# The Case Study for a Holster - Gun Discharged at Florida Elementary School



## sdh91 (Dec 12, 2015)

I guess if you go through the expense of buying a gun and getting a CCW permit, budgeting for a quality holster is probably a good thing....

Gun Discharged at Florida Elementary School


----------



## win231 (Aug 5, 2015)

"Hmmmm....I want to see if this is a real gun, so I think I'll fire it & find out."


----------



## SouthernBoy (Jun 27, 2007)

Ignorance. On the part of both the owner of the gun and the janitor who fired it into the ground. The owner MUST always maintain possession of his sidearm, be it in his pocket or in a holster.
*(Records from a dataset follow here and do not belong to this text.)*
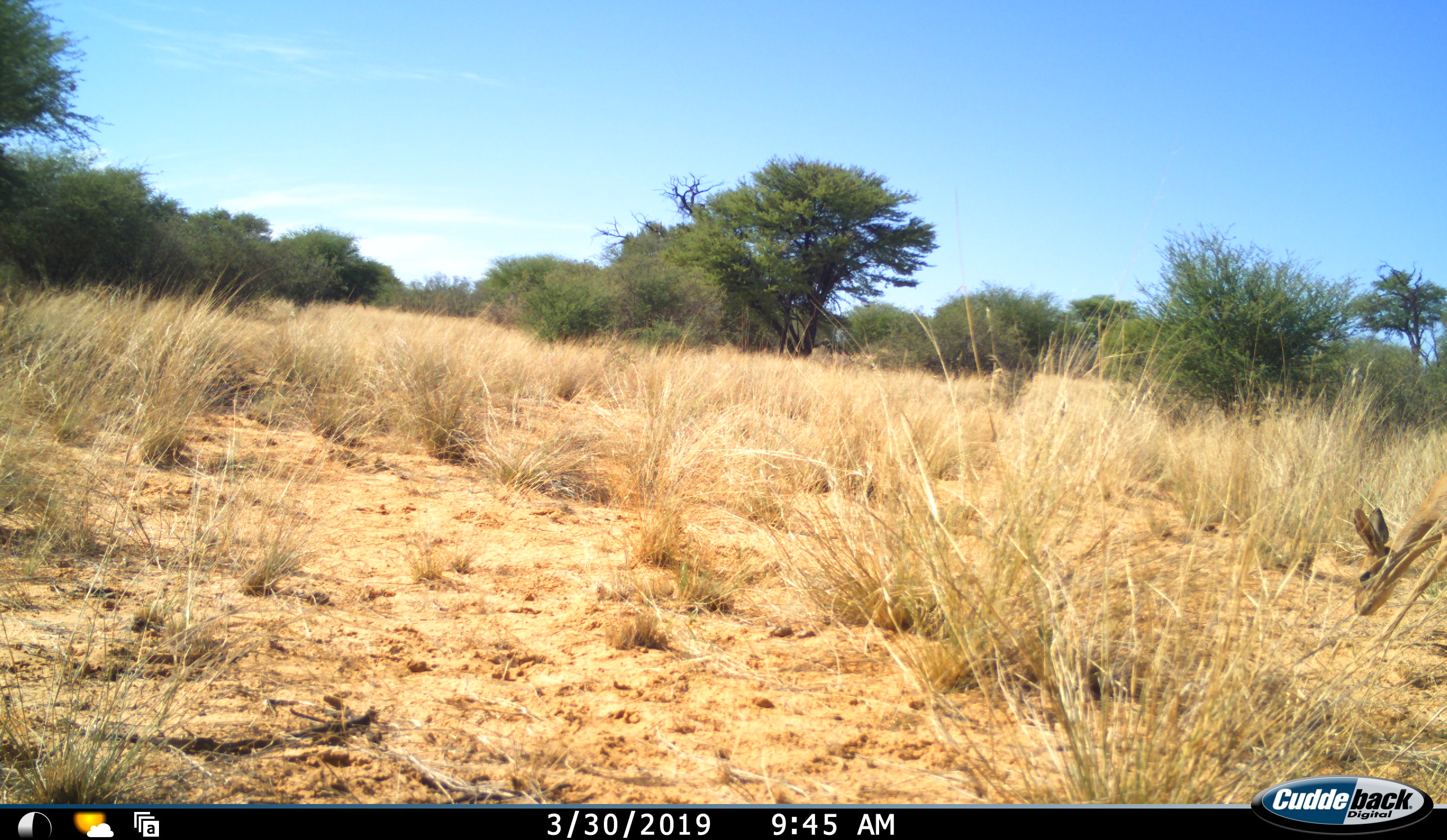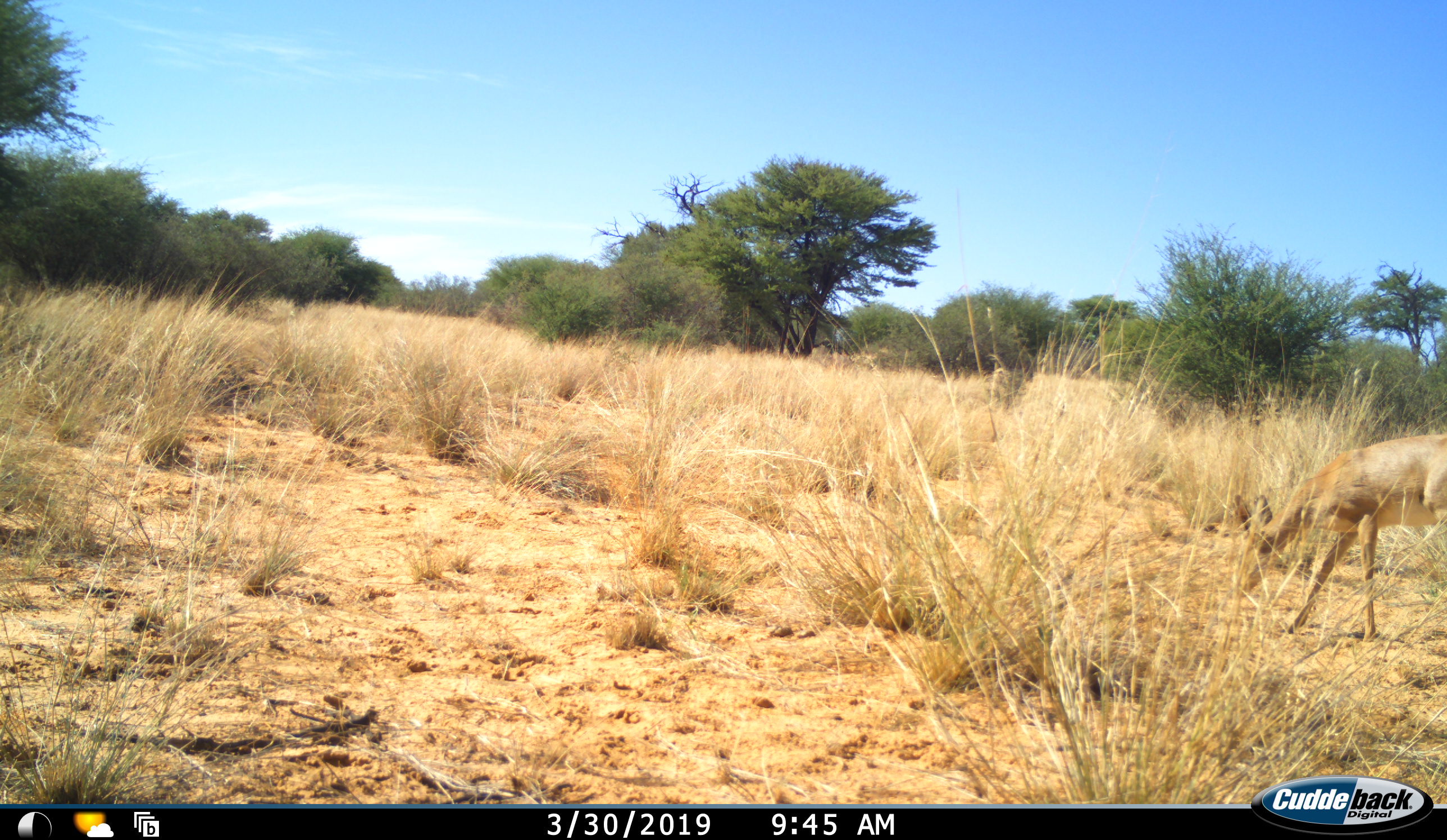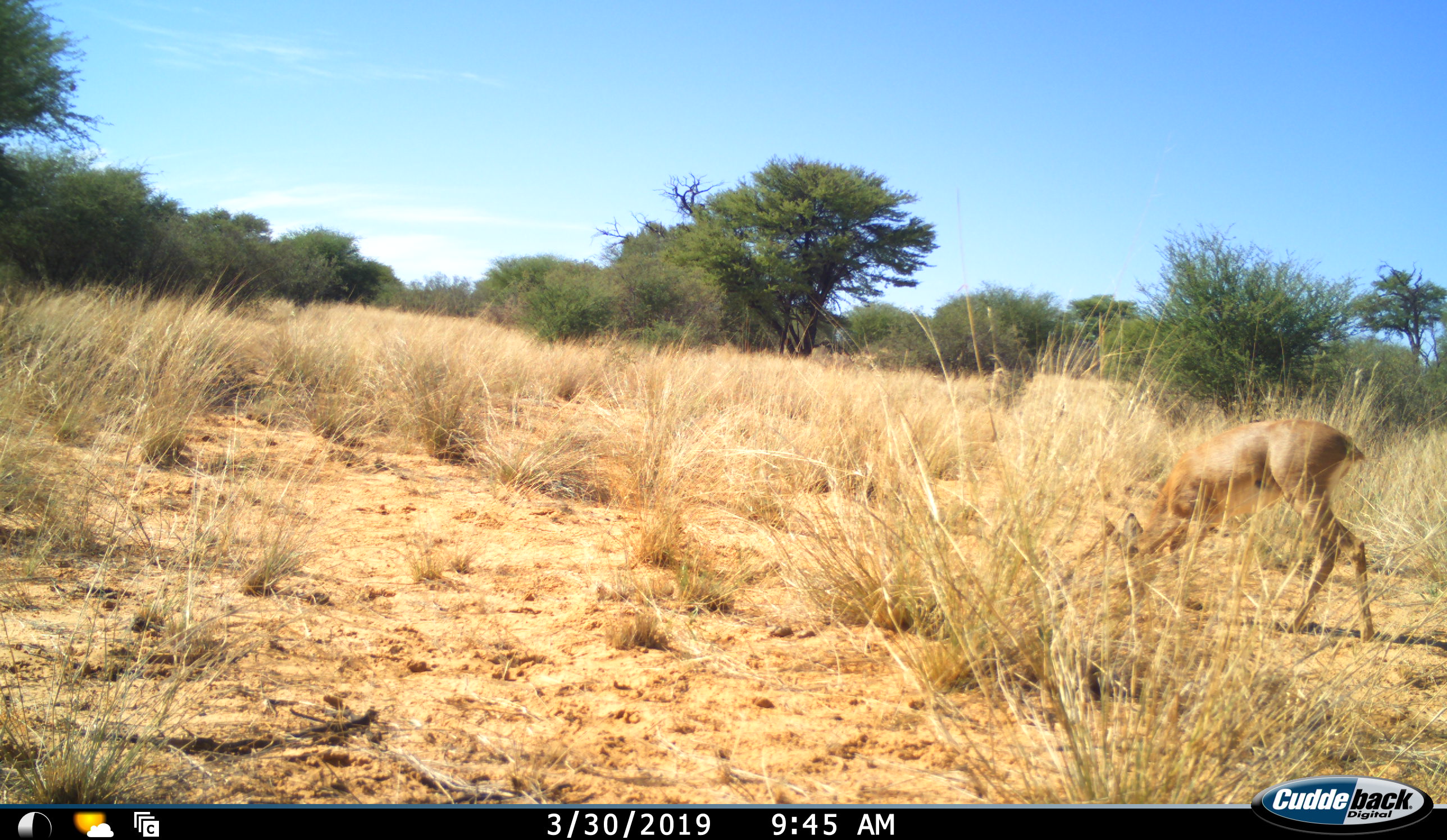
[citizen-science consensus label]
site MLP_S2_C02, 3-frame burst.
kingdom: Animalia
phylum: Chordata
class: Mammalia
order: Artiodactyla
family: Bovidae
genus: Raphicerus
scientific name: Raphicerus campestris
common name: steenbok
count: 1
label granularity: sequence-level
And the janitor clearly is clueless about firearms as he could easily have dropped the magazine to see if it was real... let along just reading the exposed barrel chamber through the ejection port to see the caliber (yes, he was clueless about firearms).

Now I am in complete favor of allowing permitted people to carry their sidearms onto school property (we can do this in Virginia*) and even into the school. Hell if we allow police officers to do this, what's the difference with allowing those with permits to do it? I see no difference with this. But the owner may very well lose his permit for his mistake.


* = We can carry concealed when dropping off or picking up children at a school. We must remain in our vehicle when doing this while armed.


----------